Within the entries underneath, how many lines include the string "SBIR"? State only the number.

────────────────────

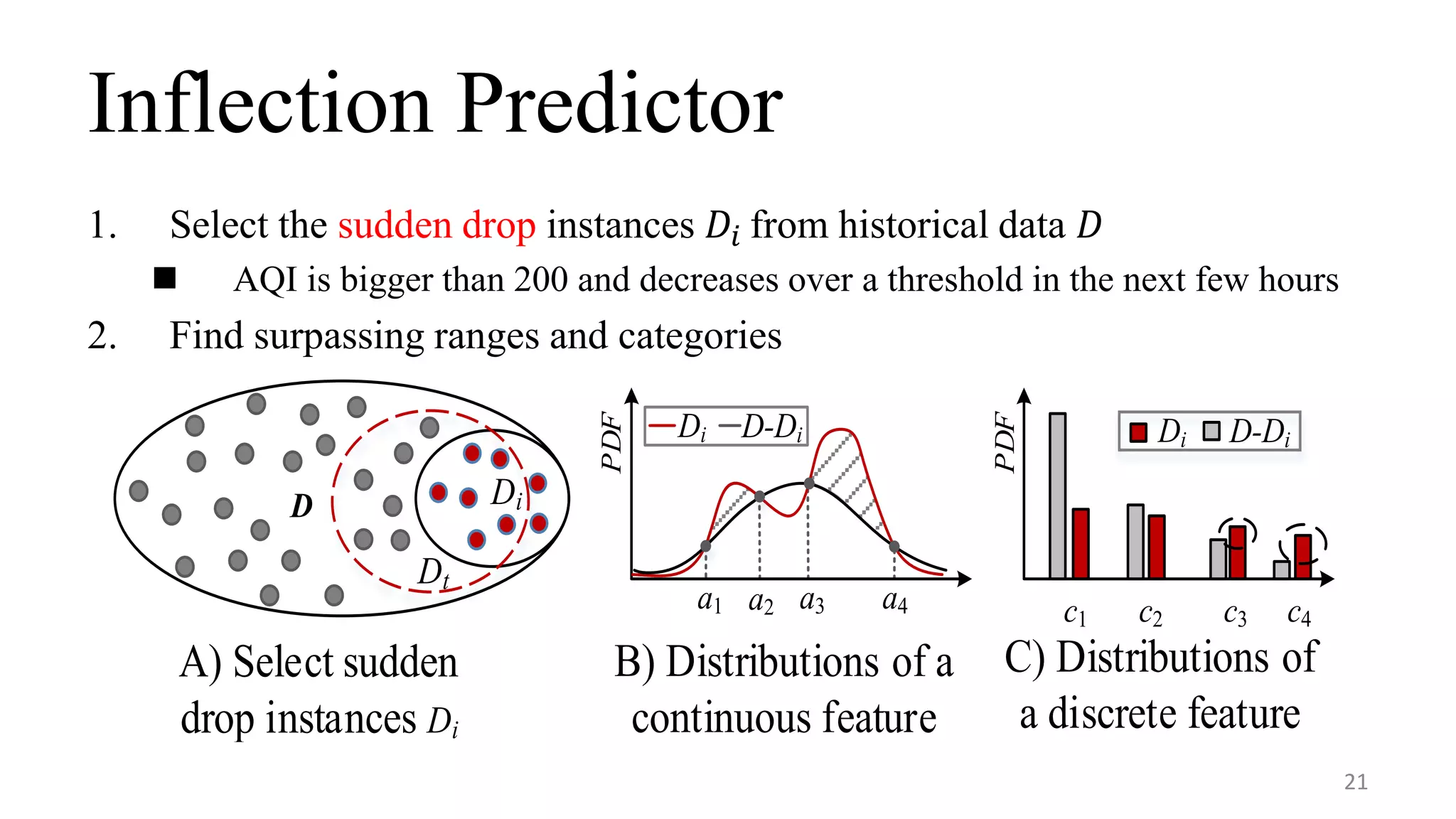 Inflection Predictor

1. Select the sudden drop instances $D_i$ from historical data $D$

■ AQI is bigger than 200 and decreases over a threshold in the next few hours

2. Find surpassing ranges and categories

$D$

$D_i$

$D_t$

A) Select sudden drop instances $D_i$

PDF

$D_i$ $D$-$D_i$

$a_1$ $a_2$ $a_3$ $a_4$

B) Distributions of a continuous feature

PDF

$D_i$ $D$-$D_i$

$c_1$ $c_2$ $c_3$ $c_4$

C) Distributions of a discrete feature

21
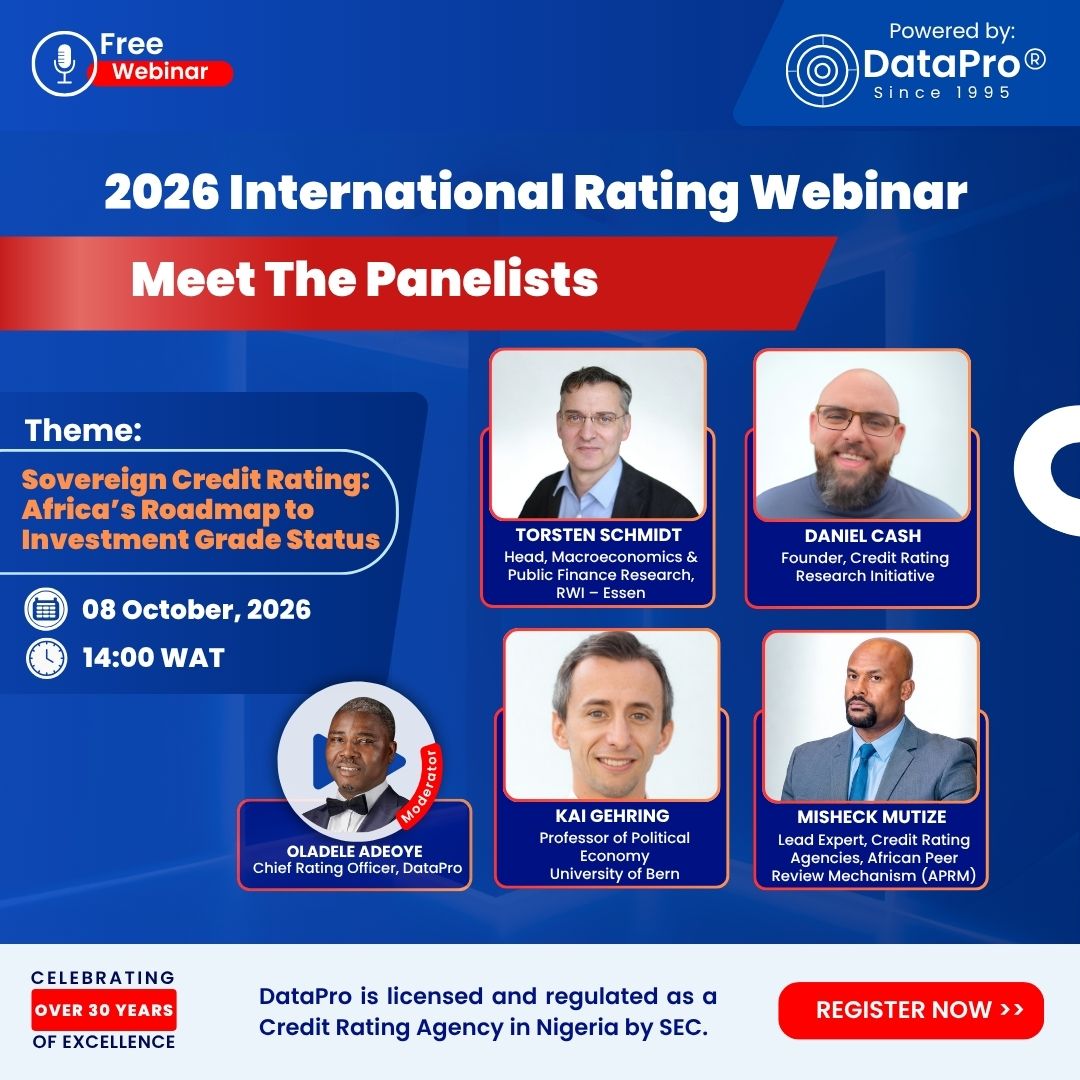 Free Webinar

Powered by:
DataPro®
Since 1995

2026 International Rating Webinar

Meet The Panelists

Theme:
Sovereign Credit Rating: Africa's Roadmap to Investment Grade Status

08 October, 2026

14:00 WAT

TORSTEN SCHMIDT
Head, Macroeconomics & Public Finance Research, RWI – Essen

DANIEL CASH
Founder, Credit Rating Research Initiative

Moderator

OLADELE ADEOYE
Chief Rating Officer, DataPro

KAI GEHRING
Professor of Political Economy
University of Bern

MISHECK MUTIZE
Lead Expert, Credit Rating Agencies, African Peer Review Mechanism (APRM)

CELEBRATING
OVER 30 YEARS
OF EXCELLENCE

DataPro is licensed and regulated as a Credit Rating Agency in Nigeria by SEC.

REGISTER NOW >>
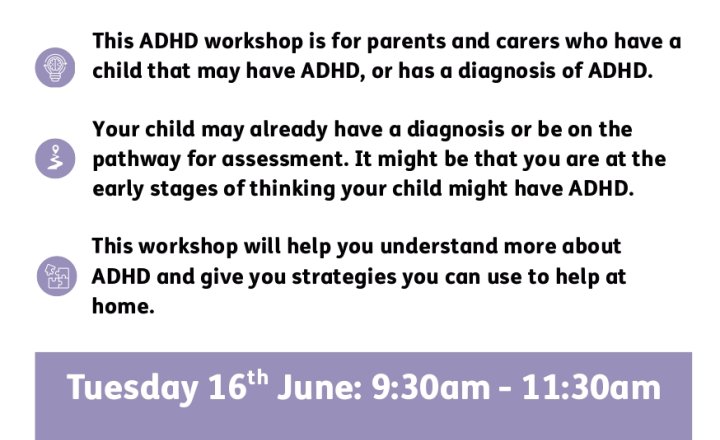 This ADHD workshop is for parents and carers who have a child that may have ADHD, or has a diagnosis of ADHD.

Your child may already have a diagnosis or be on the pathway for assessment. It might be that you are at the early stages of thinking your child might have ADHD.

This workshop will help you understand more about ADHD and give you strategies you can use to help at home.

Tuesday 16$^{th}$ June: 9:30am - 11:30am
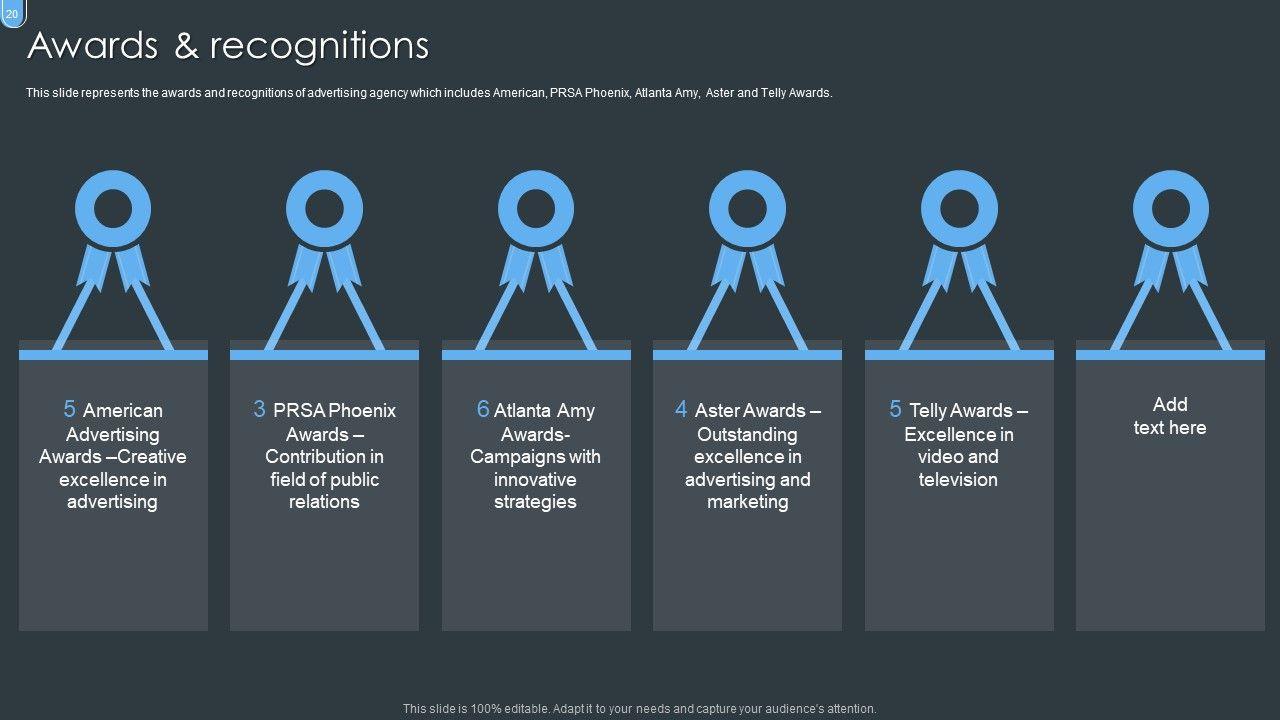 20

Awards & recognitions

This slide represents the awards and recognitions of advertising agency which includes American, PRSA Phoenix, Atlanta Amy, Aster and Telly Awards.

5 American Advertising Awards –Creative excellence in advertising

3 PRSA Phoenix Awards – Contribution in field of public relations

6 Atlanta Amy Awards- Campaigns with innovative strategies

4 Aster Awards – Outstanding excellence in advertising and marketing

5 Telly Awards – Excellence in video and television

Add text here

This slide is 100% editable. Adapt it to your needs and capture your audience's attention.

────────────────────

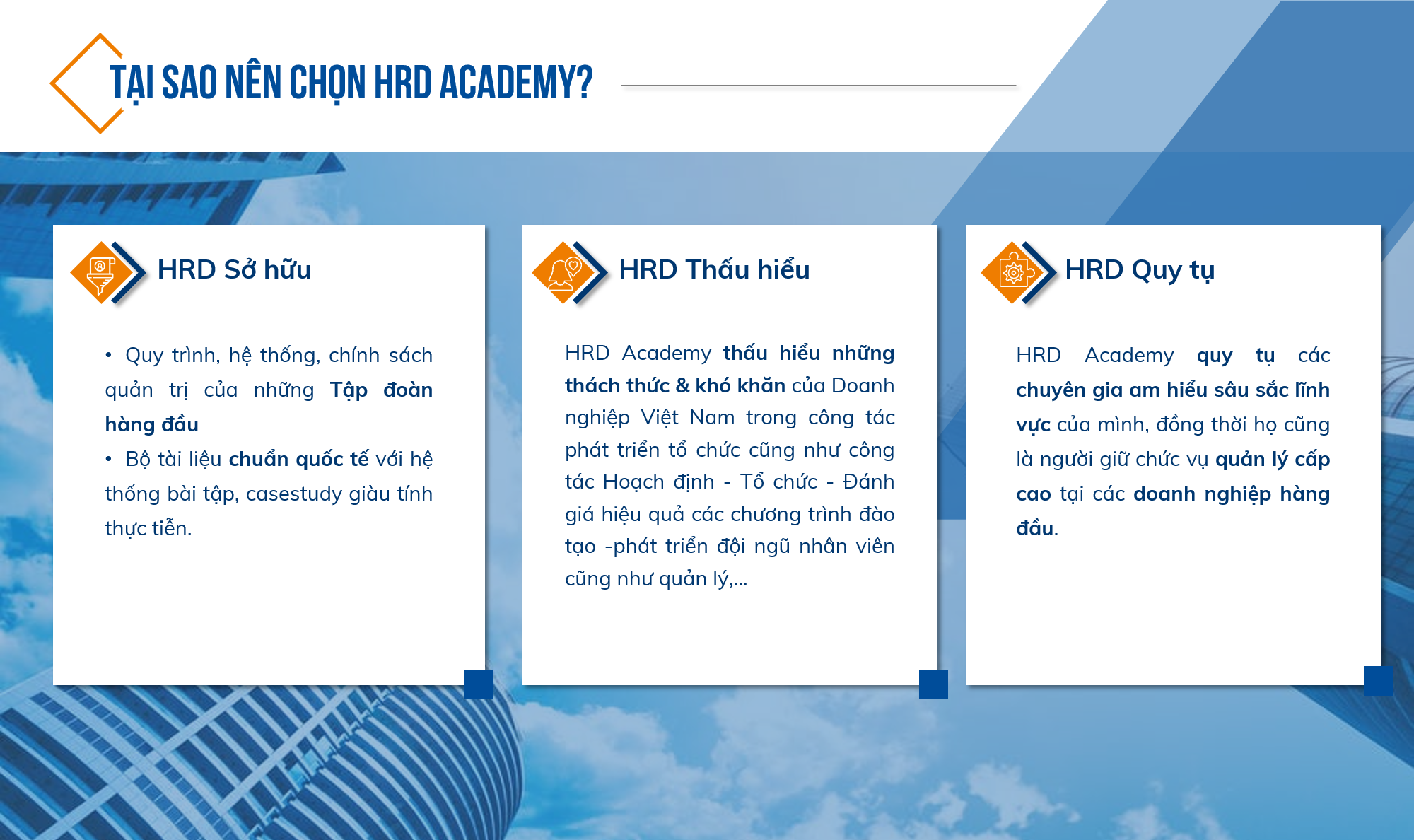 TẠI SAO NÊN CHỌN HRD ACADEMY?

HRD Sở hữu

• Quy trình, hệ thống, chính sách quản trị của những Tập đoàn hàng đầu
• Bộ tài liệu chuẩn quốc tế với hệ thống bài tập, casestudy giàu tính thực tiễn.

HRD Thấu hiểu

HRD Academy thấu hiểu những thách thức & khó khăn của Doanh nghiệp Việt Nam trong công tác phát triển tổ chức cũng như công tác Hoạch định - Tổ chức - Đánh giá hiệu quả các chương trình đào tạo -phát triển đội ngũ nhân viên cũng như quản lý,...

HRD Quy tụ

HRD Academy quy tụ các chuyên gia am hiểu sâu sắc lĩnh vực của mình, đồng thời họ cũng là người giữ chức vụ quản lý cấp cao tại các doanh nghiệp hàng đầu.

────────────────────

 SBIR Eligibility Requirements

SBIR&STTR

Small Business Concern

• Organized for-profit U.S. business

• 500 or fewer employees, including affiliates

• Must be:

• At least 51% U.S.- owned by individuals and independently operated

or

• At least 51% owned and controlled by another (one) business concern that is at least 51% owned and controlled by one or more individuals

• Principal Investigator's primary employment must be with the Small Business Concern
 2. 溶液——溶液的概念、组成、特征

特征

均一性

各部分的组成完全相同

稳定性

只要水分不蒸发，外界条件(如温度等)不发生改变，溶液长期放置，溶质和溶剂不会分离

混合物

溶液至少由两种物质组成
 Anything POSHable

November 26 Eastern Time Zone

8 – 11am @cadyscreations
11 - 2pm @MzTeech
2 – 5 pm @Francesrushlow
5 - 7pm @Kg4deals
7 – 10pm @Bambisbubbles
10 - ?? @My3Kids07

────────────────────

* YOUR SOLUTION:
2